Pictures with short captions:

Start of Block

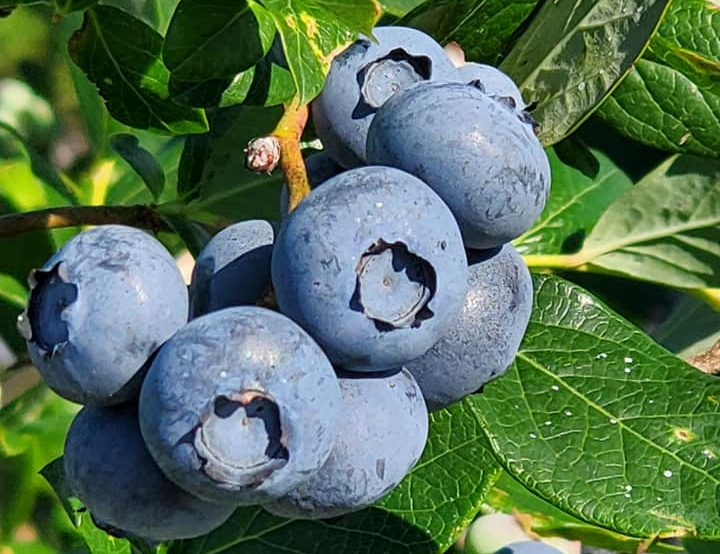 blueberry picking nc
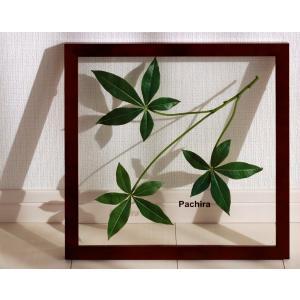 リーフパネル 絵画/パキラ/絵画 壁掛け 壁飾り インテリア 油絵 花 アートパネル ポスター 絵 額入り リビング 玄関|ayuwara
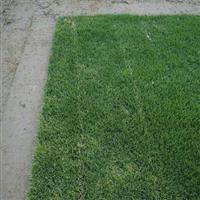 滁州祥和草坪耐寒抗湿的马里拉草坪/耐寒百慕大草坪/抗湿高羊茅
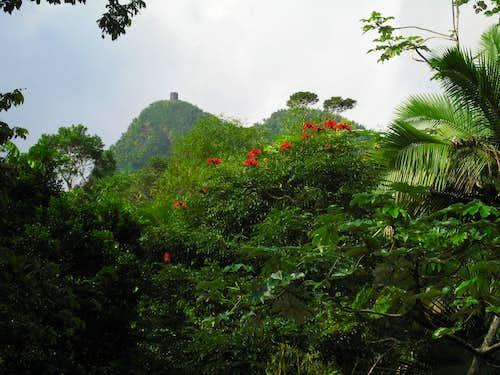 Mt Britton from El Yunque Trail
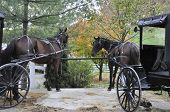 image of carriage horse  - Horses and carriages tied to fence in Amish Country Ohio - JPG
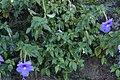 Achimenes grandiflora 0384.jpg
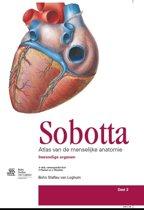 Sobotta / Deel 2 Inwendige organen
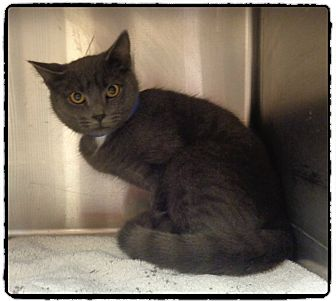 Domestic Shorthair Cat for adoption in Marietta, Georgia - AMORE (R)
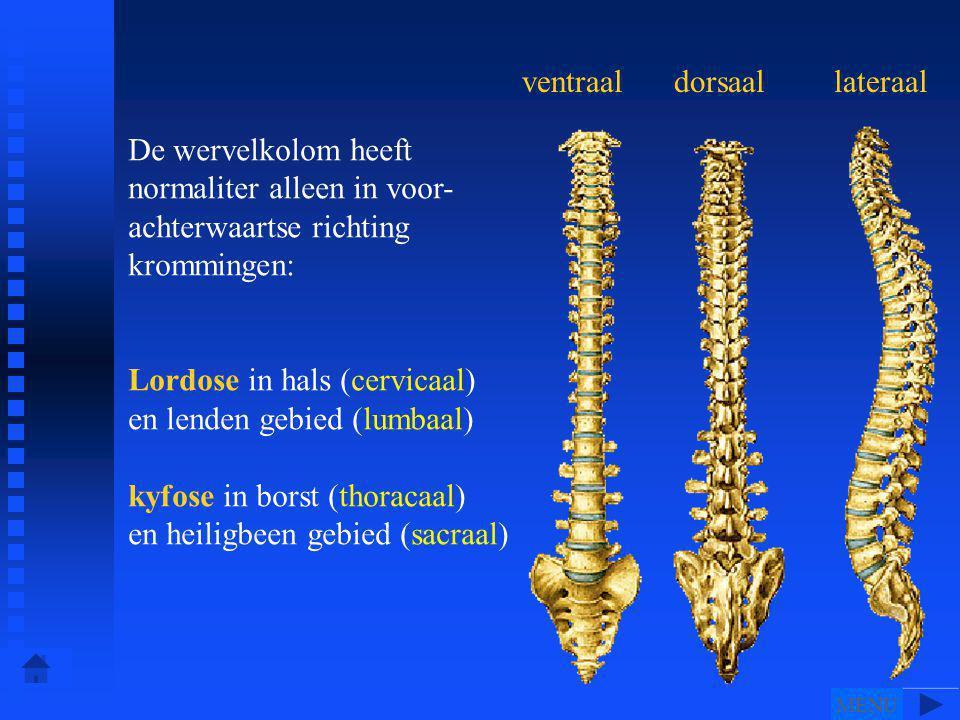 ventraaldorsaallateraal De wervelkolom heeft normaliter alleen in voor- achterwaartse richting krommingen: Lordose in hals (cervicaal) en lenden gebied (lumbaal) kyfose in borst (thoracaal) en heiligbeen gebied (sacraal) MENU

End of Block

• [TASK GOAL]:
Output each line exactly as shown above; no pictures go in the copy.

• [ANSWER BOX]:
 blueberry picking nc
 リーフパネル 絵画/パキラ/絵画 壁掛け 壁飾り インテリア 油絵 花 アートパネル ポスター 絵 額入り リビング 玄関|ayuwara
 滁州祥和草坪耐寒抗湿的马里拉草坪/耐寒百慕大草坪/抗湿高羊茅
 Mt Britton from El Yunque Trail
 image of carriage horse  - Horses and carriages tied to fence in Amish Country Ohio - JPG
 Achimenes grandiflora 0384.jpg
 Sobotta / Deel 2 Inwendige organen
 Domestic Shorthair Cat for adoption in Marietta, Georgia - AMORE (R)
 ventraaldorsaallateraal De wervelkolom heeft normaliter alleen in voor- achterwaartse richting krommingen: Lordose in hals (cervicaal) en lenden gebied (lumbaal) kyfose in borst (thoracaal) en heiligbeen gebied (sacraal) MENU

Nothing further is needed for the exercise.